Se, porém, considerarmos, como Vigotski, que, no desenvolvimento humano, o cérebro
está em constante interação com o meio, transformando suas estruturas e mecanismos de
funcionamento ao longo desse processo de interação, então, desde o seu nascimento, o
aprendizado está relacionado com o desenvolvimento e, segundo ele,
“(...) existe um percurso de desenvolvimento, em parte definido peloprocesso de maturação do organismo individual, pertencente à espéciehumana, mas é o aprendizado que possibilita o despertar de processosinternos de desenvolvimento que, não fosse o contato do indivíduocom certo ambiente cultural, não ocorreriam”. (OLIVEIRA, 1999,pg.56)
A partir destas considerações acerca do desenvolvimento e da aprendizagem, o que
importa ressaltar, é que a simples escolha de uma das concepções acima, ou de qualquer
outra, para nortear a ação pedagógica nos Centros de Educação Infantil, já é uma tarefa
difícil, que exige muito estudo e reflexão. Apesar das novas exigências da LDBEN aos
pré-requisitos do profissional da Educação Infantil, que diz em seu artigo 62, que “a
formação do profissional para atuar na educação básica far-se-á em nível superior, em
curso de licenciatura de graduação plena, em universidades e institutos superiores de
educação, admitida, como formação mínima para o exercício do magistério na educação
infantil e nas quatro primeiras séries do ensino fundamental, a oferecida em nível médio,
na modalidade normal”, esta reciclagem ou remanejamento de pessoal faz parte de um
processo que não temos certeza de quando efetivamente se concluirá. Enquanto isso não
acontece, a realidade da maioria das nossas instituições para educação infantil, sejam elas
da rede pública ou da rede privada, conta com profissionais, sem formação na área da
educação ou, muitas vezes pessoas iniciantes em cursos da área e, portanto, sem
clareza/entendimento de muitos conceitos, definições, concepções e idéias pedagógicas, o
que dificulta muito a ação educativa.

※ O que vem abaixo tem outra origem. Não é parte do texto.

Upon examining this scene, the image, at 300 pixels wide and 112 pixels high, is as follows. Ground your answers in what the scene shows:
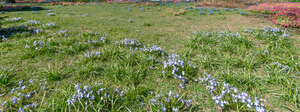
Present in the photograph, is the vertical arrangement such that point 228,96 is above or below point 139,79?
below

Como se não bastasse este fato, o próprio
Referencial Curricular para Educação Infantil (RCNEI), citado anteriormente, utilizado
pelas instituições infantis e por seus professores como fonte de consulta e apoio
metodológico, não se define por uma das duas posturas teóricas apresentadas
anteriormente. Uma leitura cuidadosa nos fará perceber, nas entrelinhas deste documento,
que ora se privilegia as idéias de Piaget, ora se privilegia as idéias de Vigotski, como se
ambas partissem da mesma base filosófica, o que é um equívoco, pois Piaget foi
apropriado pelo pensamento construtivista em educação, forte herdeiro das proposições
da Escola Nova, fundamentado, portanto, nas raízes do pensamento liberal. Já Vigotski
tem como pressuposto teórico o materialismo histórico dialético de Marx. Apesar desta
não ser a discussão-objetivo deste trabalho, é importante citá-la para que possamos ter um
parâmetro de como a organização da Educação Infantil está marcada por um ecletismo
que em nada contribui quando pretendemos entender a realidade. Essa perspectiva
deficitária que mais se assemelha a um caleidoscópio, apesar de apontar muitas questões,
permite que as saídas encontradas dirijam-se a pontos diferentes o suficiente para que em
resumo, não saiamos do lugar.
Neste cenário complexo, encontramos as instituições de educação para crianças pequenas,
que, perdidas na sua identidade, pois não podem se caracterizar como escolas, tampouco
ter o cunho assistencialista, não conseguem articular convenientemente as propostas
pedagógicas para uma educação infantil que esteja em consonância com as
especificidades da infância e, ao mesmo tempo atenda as necessidades sociais, já que
estas são contraditórias em seus interesses.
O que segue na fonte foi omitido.